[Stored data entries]
---*---

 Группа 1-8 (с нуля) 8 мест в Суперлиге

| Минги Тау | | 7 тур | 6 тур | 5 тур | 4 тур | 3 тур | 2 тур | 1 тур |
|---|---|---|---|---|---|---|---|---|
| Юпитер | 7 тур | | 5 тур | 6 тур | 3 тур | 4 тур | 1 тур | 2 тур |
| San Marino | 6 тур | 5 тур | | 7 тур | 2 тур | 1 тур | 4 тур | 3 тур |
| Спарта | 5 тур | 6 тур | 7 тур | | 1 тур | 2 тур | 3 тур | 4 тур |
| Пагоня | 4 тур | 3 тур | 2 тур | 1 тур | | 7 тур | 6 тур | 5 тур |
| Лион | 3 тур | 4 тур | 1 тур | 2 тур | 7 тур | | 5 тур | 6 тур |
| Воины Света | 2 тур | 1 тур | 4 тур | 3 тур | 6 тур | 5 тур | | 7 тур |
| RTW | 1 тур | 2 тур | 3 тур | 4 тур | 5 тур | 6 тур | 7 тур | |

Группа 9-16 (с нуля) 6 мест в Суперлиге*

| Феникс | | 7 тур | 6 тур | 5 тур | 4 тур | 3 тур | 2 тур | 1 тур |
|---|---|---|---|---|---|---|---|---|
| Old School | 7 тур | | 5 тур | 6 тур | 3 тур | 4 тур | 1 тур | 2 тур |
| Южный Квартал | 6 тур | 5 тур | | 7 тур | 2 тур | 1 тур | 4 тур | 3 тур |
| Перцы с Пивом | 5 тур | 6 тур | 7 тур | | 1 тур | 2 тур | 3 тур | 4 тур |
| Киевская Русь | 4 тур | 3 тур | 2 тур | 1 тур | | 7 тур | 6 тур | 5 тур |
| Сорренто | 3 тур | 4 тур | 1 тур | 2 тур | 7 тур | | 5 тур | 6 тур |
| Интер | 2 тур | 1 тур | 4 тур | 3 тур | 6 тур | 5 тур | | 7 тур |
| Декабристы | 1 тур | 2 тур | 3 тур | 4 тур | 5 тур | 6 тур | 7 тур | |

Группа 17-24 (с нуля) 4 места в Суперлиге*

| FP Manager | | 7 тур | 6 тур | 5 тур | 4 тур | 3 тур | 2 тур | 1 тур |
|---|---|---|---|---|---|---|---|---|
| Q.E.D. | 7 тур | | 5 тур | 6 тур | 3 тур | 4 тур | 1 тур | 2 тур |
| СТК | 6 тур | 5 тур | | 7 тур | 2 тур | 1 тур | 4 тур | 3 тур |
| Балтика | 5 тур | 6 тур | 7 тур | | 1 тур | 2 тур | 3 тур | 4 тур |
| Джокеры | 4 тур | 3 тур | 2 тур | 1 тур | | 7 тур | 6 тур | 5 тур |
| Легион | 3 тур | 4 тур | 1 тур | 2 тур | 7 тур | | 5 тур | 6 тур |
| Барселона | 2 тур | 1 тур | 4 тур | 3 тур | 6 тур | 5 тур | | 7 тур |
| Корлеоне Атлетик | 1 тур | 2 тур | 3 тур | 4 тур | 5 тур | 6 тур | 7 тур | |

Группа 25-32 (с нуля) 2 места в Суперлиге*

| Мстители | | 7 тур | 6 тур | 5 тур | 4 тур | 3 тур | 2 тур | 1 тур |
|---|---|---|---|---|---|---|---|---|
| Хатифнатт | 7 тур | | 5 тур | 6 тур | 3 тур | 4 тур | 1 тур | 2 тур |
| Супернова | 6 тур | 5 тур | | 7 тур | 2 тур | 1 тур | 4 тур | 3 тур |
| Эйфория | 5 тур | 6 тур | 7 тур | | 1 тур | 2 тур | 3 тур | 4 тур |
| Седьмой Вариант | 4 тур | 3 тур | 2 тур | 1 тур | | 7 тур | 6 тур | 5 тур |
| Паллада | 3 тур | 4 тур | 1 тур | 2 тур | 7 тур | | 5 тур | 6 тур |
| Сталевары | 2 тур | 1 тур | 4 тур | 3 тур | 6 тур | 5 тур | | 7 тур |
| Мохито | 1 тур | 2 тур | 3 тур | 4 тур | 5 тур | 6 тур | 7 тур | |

---*---

From the records above, print only the lines between the one holding "FP Manager |" and the one holding "Балтика | 5", inclusive, exactly as they stand.

| FP Manager | | 7 тур | 6 тур | 5 тур | 4 тур | 3 тур | 2 тур | 1 тур |
|---|---|---|---|---|---|---|---|---|
| Q.E.D. | 7 тур | | 5 тур | 6 тур | 3 тур | 4 тур | 1 тур | 2 тур |
| СТК | 6 тур | 5 тур | | 7 тур | 2 тур | 1 тур | 4 тур | 3 тур |
| Балтика | 5 тур | 6 тур | 7 тур | | 1 тур | 2 тур | 3 тур | 4 тур |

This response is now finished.